Osteonecrosis of the femoral head causes structural failure of the bone and may lead to secondary arthritis. If left untreated, collapse may occur in approximately 75% of patients[1,2]. Major surgical intervention is required in approximately 50% patients within 3 years of presentation[1,2]. Even though certain pharmacotherapies have been assessed, their results have not been encouraging[3]. Of the plethora of surgical options available, none has given a predictable or consistent result[3]. In a recent meta-analysis of 32 studies involving 2,441 patients, Hua et al. reported that core decompression has a success rate of around 65% at a mean follow-up of 54 months[4]. However, in their recent review article, Mont et al.[3] suggested that core decompression may not be superior to nonoperative measures due to the lack of recently performed, randomized studies. Arthroplasty is the mainstay of management and, when performed in younger patients, may necessitate a revision surgical procedure.
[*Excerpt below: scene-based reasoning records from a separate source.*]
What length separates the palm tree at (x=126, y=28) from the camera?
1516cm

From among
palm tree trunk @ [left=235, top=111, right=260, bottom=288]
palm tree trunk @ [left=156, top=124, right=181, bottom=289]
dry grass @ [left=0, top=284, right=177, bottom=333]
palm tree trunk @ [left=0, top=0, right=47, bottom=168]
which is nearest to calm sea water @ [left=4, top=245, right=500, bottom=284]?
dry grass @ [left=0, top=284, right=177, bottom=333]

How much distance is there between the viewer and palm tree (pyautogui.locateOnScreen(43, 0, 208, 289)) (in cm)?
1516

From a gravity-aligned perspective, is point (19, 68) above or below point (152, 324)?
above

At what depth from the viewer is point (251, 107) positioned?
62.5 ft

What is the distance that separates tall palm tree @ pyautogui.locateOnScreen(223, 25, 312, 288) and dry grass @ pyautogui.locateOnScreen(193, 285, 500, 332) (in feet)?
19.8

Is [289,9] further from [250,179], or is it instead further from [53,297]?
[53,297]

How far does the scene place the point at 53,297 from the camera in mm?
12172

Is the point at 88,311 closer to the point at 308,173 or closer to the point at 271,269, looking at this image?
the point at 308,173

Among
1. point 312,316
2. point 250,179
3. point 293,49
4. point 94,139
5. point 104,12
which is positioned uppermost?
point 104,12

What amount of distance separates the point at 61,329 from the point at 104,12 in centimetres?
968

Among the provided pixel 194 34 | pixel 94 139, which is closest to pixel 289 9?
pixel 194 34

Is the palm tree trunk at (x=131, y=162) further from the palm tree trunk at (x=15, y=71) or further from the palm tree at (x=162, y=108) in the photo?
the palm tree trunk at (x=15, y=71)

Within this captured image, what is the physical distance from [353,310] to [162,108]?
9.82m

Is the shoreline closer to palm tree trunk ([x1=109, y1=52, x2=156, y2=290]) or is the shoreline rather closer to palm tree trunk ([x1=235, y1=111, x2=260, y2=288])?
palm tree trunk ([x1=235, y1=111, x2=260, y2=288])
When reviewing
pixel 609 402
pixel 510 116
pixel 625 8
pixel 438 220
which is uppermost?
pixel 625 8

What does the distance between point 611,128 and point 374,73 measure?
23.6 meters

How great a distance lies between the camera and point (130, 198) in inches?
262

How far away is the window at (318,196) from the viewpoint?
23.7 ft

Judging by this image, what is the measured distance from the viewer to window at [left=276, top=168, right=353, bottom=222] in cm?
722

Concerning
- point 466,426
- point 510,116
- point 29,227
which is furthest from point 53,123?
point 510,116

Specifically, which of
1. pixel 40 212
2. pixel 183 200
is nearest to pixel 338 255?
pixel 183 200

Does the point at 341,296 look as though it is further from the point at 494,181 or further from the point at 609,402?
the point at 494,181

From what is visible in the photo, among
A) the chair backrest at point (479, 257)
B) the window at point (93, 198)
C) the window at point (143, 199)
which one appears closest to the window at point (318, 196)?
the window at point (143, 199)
Hence, strategies to avert the need for surgical intervention are required.

Agarwala et al. were the first to report the successful use of alendronate for osteonecrosis of the femoral head in 2001[5]. Thereafter, in 2011, Agarwala and Shah published a 10-year follow-up of the results of oral alendronate, in which 87% of hips did not require arthroplasty[6]. They concluded that alendronate given for 3 years maintained its beneficial effect for 10 years. Subsequently, various authors have reported on the use of bisphosphonates in the management of osteonecrosis, which is now considered as one of the standard treatment options[7-13].

The critical limitation of 10-mg alendronate was its late onset of pain relief (almost 12 weeks)[11,14,15], which deterred compliance. In 2009, the sale of 10-mg oral alendronate was discontinued in India. Thereafter, the bisphosphonate protocol offered was 35-mg oral alendronate twice a week combined with once-annual 5-mg intravenous zoledronic acid, to offer earlier onset of pain relief. Zoledronic acid has a faster onset of action and higher bioavailability[15], but it is not effective in preventing collapse in cases of osteonecrosis[16]. Combination therapy was based on the animal study by Astrand and Aspenberg, in which resorption of necrotic bone was prevented by bisphosphonate doses 4 to 50 times higher than those used for the treatment of osteoporosis[17]. It was hence postulated that an intravenous loading dose of zoledronic acid would be more effective because of ensuing higher blood levels of bisphosphonate. The null hypothesis of our study was that the bisphosphonate combination therapy is not superior to oral alendronate-only therapy in obtaining early pain relief and preventing radiographic progression, collapse, and the need for a surgical procedure.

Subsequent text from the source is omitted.